México ante los Estados Unidos
El reciente despliegue de fuerza por parte de los Estados Unidos en Irán reafirma su inigualable poderío militar. Esta capacidad destructiva contrasta con su debilidad para conducir el comercio internacional en los términos que considera más favorables, a juzgar por la determinación de su Suprema Corte de desmantelar parte de la política arancelaria. En último término, el vecino del norte se encuentra tratando de revertir una pérdida de décadas de poder económico. Ante ello cabe preguntar: ¿qué lugar tiene México en estas tendencias?
México ha atestiguado hasta dónde está dispuesto a hacer uso de la fuerza militar el gobierno de Donald Trump, primero con la captura de Nicolás Maduro en Venezuela y ahora con la decapitación de la cúpula del régimen iraní.
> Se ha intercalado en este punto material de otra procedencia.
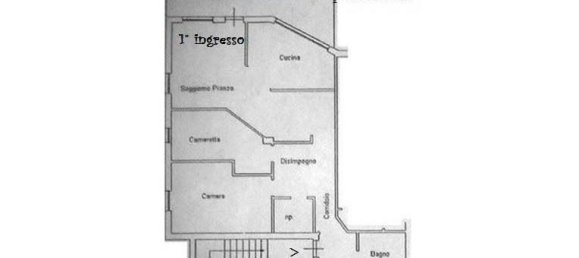 2 Schlafzimmer Gebäude in Fonte Nuova, Italy, Nr. 254004 7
Una incursión armada para atacar al crimen organizado en territorio nacional sería notoriamente más sencilla de operar que lo visto en dichos casos. Es por ello que México ha optado por plegarse a los Estados Unidos en cuanto a la naturaleza del combate a las grandes organizaciones criminales.
La amenaza militar estadounidense para combatir el terrorismo que representan los grandes cárteles mexicanos es lo que mayor efectividad muestra. La permisiva política lopezobradorista de "abrazos, no balazos" ha desaparecido. Los nuevos términos de la lucha contra el crimen organizado los está definiendo Estados Unidos, y a México no le ha quedado más remedio que aceptarlos y ejecutarlos. En este cambio también han influido los desordenados amagues arancelarios del presidente Trump, aunque estos tienen cada vez menor peso.
El hecho de que la Suprema Corte de los Estados Unidos determinara que el presidente Trump excedió su autoridad al imponer "aranceles recíprocos" —que para el caso de México oscilaban entre el 25 % y 35 %— demuestra lo difícil que resulta para ese país reconducir los flujos comerciales. Esta dificultad va mucho más allá de lo legal, pues incluso durante la vigencia de los aranceles eliminados prácticamente no hubo reducción del déficit comercial estadounidense, manteniendo su tendencia al alza como proporción del PIB.
Para México es una buena noticia que se haya rechazado la permanencia de los elevados aranceles que lo afectaban y que estos hayan sido sustituidos por gravámenes generales transitorios de menor magnitud (15%), pues con ello su ventaja geográfica cobra más peso. Sin embargo, esto acentuará su dependencia comercial frente a los Estados Unidos y lo hará más propenso a ceder en las próximas negociaciones del T-MEC. El riesgo mayor es que la política comercial mexicana dificulte el intercambio fuera de la región, particularmente con Asia.
En última instancia, Estados Unidos observa cómo se reduce su poderío económico frente a China y otras naciones asiáticas. Por un lado, las nuevas tecnologías, particularmente las ligadas a la inteligencia artificial, están dejando de concentrarse en América y Europa. Por otro, la masa crítica de capital humano y recursos naturales necesarios para los nuevos componentes de cómputo está creciendo mucho más en China, India y países vecinos. Esto se traduce en una feroz competencia que debilita relativamente al vecino del norte.
Pese a su declive relativo, los Estados Unidos conservarán un poder absoluto enorme por mucho tiempo. Esto mantendrá a México en su órbita; sin embargo, nuestro país haría bien en buscar que este inevitable destino se cumpla abriendo oportunidades económicas con otras naciones. El objetivo debe ser diversificar las fuentes de conocimiento tecnológico para aumentar la productividad y fomentar relaciones comerciales más variadas. No hacerlo podría condenar a México a una dependencia más limitante: la de proveer los minerales necesarios para las futuras tecnologías en lugar de aprovecharlas.
Es temible tener un vecino inclinado a la amenaza y al uso de la fuerza, pero a la larga coarta más las oportunidades de progreso el limitar el comercio solo a este y no aprovechar lo que el mundo ofrece para ser menos dependiente de un poder en declive.